Pull out each line of the rows below that contains the string "instances".

(Rows from a dataset)

━━━━━━━━━━

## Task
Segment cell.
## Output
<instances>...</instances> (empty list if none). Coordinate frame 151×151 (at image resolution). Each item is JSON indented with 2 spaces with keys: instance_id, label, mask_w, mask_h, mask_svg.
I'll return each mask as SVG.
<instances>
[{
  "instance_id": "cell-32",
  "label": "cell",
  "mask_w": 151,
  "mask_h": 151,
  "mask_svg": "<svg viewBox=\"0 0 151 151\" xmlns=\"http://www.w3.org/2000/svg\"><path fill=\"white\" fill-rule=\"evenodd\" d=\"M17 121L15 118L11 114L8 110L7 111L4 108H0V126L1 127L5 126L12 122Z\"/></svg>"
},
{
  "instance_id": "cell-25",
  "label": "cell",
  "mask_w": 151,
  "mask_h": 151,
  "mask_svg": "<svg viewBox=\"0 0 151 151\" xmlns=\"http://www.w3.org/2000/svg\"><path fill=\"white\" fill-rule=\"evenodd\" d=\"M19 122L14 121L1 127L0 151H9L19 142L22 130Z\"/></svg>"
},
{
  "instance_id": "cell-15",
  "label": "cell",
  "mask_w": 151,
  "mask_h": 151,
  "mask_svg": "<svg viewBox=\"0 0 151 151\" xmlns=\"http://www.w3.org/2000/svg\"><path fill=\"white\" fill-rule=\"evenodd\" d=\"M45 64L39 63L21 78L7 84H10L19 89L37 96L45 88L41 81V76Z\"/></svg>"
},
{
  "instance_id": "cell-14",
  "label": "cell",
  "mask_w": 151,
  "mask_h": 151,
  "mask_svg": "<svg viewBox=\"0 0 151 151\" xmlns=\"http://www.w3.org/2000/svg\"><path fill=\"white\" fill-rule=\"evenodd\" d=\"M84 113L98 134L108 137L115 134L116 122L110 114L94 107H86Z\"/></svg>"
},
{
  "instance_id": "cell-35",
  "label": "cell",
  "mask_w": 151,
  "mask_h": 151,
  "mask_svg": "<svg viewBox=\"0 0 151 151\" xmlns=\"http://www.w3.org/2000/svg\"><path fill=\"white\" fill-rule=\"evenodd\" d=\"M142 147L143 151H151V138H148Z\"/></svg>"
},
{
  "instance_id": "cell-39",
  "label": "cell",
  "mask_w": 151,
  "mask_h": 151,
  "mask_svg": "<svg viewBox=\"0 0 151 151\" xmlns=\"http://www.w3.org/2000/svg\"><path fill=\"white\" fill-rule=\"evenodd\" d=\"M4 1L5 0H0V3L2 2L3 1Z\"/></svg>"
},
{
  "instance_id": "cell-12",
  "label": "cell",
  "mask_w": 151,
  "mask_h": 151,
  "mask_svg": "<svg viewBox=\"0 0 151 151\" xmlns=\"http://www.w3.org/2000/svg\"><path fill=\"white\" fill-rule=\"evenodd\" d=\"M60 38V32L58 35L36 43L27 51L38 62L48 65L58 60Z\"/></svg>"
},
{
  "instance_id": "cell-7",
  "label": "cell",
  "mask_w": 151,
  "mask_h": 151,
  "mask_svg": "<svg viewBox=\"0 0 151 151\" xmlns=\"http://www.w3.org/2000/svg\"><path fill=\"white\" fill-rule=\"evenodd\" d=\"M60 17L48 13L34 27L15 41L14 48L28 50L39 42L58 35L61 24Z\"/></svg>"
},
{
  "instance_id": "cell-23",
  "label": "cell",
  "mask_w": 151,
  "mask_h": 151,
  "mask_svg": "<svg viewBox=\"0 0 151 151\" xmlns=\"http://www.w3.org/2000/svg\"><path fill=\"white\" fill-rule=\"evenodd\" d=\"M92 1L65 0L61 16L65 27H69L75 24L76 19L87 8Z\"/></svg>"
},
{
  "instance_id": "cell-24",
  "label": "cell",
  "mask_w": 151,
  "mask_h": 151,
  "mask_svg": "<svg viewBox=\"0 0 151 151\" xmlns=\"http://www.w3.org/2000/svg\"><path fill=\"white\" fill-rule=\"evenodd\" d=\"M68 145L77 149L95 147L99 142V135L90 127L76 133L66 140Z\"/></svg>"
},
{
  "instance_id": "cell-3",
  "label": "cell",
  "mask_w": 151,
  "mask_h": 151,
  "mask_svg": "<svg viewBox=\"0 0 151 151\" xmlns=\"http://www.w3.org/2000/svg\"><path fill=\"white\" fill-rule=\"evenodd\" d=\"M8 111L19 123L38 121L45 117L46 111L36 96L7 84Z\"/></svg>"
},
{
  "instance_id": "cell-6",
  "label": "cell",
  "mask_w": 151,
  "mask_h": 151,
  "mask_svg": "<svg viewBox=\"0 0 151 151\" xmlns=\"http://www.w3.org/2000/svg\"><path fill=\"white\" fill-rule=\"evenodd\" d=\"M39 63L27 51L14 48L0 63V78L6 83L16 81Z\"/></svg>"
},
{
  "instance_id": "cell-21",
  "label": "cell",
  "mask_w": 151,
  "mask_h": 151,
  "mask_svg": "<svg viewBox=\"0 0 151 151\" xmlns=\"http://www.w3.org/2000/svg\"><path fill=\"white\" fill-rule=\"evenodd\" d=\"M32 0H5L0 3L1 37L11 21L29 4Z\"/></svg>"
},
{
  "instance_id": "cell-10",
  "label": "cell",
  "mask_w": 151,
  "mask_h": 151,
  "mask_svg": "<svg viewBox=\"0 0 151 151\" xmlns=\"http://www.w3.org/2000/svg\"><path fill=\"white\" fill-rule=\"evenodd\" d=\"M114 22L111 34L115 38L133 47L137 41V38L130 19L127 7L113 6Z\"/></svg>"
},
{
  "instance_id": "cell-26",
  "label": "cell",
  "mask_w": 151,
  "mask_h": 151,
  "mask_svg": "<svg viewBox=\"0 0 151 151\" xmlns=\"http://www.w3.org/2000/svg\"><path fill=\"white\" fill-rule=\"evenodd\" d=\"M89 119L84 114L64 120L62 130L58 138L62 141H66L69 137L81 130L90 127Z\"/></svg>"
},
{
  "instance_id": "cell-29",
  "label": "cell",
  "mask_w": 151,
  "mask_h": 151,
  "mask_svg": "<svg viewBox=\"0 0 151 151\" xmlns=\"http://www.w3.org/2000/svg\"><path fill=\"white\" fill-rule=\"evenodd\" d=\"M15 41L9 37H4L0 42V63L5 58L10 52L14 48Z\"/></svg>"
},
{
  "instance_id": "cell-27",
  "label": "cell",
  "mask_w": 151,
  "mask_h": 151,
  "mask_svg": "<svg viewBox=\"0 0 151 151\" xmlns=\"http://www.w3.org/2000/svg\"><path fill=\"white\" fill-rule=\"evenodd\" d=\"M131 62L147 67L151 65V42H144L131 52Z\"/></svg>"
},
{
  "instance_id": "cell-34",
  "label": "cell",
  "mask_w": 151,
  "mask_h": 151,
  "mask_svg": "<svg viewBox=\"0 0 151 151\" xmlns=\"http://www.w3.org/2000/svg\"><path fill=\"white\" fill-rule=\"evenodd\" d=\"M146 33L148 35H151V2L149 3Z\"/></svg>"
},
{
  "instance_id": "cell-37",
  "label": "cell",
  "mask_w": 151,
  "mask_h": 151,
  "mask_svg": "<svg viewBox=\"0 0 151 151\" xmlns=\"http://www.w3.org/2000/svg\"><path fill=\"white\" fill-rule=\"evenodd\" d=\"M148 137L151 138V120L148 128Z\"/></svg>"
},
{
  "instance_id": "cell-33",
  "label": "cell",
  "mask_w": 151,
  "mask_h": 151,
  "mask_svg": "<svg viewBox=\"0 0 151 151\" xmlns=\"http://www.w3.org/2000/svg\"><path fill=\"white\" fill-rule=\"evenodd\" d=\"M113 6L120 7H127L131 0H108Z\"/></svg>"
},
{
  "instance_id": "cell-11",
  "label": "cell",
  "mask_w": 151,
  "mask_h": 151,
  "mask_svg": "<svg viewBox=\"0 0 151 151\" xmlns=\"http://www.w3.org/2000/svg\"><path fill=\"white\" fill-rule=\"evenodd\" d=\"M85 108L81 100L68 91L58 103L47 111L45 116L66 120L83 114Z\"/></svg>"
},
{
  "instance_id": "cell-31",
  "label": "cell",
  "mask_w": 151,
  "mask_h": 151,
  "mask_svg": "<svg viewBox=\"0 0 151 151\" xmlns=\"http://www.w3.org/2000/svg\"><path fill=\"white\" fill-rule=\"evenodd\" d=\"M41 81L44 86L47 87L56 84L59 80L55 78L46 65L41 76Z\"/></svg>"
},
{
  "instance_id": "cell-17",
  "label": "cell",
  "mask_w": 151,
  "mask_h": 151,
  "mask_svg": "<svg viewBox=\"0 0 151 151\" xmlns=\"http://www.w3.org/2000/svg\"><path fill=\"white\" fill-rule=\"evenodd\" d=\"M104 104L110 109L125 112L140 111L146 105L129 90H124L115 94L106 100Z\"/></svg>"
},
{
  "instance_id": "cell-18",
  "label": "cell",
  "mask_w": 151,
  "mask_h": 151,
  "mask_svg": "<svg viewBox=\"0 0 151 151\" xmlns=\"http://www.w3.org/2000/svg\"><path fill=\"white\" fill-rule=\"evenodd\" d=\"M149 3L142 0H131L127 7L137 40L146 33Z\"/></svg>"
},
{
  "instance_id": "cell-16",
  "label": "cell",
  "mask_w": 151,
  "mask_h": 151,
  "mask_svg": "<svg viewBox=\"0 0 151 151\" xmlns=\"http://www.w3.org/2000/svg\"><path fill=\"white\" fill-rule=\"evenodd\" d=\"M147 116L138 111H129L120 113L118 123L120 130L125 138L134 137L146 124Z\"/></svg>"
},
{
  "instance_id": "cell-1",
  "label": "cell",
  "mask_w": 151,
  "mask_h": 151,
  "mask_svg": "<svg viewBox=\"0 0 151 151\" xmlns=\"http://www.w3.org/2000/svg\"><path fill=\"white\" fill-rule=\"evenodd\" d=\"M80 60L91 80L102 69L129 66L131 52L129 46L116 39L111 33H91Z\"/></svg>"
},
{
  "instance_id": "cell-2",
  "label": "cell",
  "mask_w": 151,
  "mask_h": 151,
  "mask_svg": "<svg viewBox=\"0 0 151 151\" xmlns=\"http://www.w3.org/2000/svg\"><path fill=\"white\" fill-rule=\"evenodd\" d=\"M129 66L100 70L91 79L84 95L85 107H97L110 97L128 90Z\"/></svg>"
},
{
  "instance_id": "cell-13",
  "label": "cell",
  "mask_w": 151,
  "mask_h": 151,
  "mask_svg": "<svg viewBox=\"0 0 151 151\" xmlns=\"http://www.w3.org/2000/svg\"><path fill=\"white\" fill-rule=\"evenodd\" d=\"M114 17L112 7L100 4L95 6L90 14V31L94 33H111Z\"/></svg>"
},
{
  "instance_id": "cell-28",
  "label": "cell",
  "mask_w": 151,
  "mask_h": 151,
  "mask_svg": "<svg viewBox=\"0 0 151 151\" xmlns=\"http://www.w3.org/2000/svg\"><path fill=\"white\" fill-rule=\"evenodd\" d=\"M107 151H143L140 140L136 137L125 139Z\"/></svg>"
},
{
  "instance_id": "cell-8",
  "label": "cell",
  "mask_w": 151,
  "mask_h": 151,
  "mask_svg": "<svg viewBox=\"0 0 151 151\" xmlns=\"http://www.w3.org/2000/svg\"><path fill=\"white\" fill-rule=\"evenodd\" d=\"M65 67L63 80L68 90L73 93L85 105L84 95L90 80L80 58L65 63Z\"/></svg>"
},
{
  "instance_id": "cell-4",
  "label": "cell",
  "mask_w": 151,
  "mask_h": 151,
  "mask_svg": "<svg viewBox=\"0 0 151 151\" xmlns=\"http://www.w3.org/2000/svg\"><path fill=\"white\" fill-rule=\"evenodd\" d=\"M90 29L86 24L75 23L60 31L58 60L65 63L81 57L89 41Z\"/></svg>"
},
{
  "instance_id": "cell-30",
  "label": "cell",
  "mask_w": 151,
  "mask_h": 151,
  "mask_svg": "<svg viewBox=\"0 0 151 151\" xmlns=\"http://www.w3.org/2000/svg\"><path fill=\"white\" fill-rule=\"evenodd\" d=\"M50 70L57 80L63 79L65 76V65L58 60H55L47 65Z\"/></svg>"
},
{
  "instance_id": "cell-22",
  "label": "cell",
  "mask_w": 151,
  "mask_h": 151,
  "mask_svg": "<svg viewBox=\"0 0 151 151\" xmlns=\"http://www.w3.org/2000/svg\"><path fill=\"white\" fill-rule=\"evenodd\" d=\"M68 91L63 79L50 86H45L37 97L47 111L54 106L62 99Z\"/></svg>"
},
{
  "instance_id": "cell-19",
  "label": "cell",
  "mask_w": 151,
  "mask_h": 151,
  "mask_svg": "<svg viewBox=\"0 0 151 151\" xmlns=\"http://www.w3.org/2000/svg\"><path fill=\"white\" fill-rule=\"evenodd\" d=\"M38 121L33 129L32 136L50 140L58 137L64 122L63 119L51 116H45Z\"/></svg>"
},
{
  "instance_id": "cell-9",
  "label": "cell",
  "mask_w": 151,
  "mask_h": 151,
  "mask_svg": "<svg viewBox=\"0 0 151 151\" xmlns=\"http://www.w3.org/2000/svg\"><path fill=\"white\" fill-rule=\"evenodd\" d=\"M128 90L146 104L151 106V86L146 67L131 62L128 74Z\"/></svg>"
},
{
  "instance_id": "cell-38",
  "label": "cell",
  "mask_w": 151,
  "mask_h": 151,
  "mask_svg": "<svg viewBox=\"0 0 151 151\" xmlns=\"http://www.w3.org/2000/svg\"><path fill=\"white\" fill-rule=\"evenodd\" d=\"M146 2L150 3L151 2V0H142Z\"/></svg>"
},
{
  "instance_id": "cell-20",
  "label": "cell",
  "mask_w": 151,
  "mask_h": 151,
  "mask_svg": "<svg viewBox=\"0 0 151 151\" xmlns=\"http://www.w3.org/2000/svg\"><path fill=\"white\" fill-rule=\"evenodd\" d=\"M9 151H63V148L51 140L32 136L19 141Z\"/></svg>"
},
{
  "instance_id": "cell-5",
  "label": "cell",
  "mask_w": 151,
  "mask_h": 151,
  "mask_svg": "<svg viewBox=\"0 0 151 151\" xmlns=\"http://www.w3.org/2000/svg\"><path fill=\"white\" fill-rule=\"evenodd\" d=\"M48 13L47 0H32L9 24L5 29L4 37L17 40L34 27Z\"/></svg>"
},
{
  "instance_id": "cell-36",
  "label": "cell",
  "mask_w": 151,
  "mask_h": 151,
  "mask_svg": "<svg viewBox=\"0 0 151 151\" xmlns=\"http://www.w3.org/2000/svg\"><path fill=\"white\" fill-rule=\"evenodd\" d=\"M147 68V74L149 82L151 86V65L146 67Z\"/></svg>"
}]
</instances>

━━━━━━━━━━

[ANSWER IN FULL]
<instances>...</instances> (empty list if none). Coordinate frame 151×151 (at image resolution). Each item is JSON indented with 2 spaces with keys: instance_id, label, mask_w, mask_h, mask_svg.
<instances>
</instances>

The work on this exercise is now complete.